Damage micromechanisms of stress corrosion cracking in Al-Mg alloy with high magnesium content

Al-10Mg alloys, which are highly susceptible to SCC, were prepared with various β precipitate morphologies. Interrupted in-situ tensile tests were conducted under synchrotron X-ray radiation, employing a recently developed X-ray microtomography technique that combines high-energy, applicability to metallic materials, and ultra-high resolution. Preferential dissolution of the β phase along grain boundaries, and incidental intergranular and transgranular fracture, were observed in 3D. A drastic decrease in SCC resistance was measured after hydrogen charging. The additional effect of external hydrogen absorbed from an aqueous solution during loading was also revealed, by directly measuring crack-tip plasticity. The aquatic environment, one of the most extreme conditions for hydrogen uptake, caused continuous crack-tip corrosion. Catastrophic failure was observed when an alloy had both a relatively high areal grain boundary coverage by film-like β phase, and a reticulately interconnected plate-like β phase in the grain interior. Hydrogen bubble formation was also observed, in relation to the progress of crack-tip corrosion. The main corrosion product was identified as Al(OH)3, based on its linear absorption coefficient.
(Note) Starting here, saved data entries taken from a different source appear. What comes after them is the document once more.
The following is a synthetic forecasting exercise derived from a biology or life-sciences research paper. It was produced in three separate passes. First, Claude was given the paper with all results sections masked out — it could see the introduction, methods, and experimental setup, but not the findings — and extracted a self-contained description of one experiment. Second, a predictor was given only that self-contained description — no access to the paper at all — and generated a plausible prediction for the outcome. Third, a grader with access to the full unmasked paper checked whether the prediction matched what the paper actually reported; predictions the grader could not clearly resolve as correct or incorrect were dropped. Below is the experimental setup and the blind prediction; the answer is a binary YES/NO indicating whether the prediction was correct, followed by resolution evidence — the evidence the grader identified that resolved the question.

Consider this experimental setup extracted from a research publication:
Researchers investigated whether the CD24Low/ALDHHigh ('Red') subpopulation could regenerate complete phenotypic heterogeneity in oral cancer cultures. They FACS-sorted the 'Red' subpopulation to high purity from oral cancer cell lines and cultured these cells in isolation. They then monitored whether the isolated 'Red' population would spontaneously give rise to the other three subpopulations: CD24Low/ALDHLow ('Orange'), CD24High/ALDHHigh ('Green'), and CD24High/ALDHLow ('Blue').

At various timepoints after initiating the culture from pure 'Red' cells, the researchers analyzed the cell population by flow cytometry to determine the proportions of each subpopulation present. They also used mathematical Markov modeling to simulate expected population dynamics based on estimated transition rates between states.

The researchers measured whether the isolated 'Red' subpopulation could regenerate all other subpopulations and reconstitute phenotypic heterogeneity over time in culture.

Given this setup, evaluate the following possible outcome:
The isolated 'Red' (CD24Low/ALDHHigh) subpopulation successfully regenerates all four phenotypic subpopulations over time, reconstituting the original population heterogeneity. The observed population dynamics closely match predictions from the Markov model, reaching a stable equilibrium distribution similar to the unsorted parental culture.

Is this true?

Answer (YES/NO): YES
The respective amounts of corrosion products and hydrogen gas in the gas bubbles, and the pH value of the aqueous solution, were accurately measured during in-situ tensile testing, enabling estimation of the local elevation of hydrogen content in the crack-tip vicinity. Finally, a quantitative criterion for the occurrence of hydrogen embrittlement in inter-β ligaments is discussed, together with the applicability of the findings to the prevention of SCC.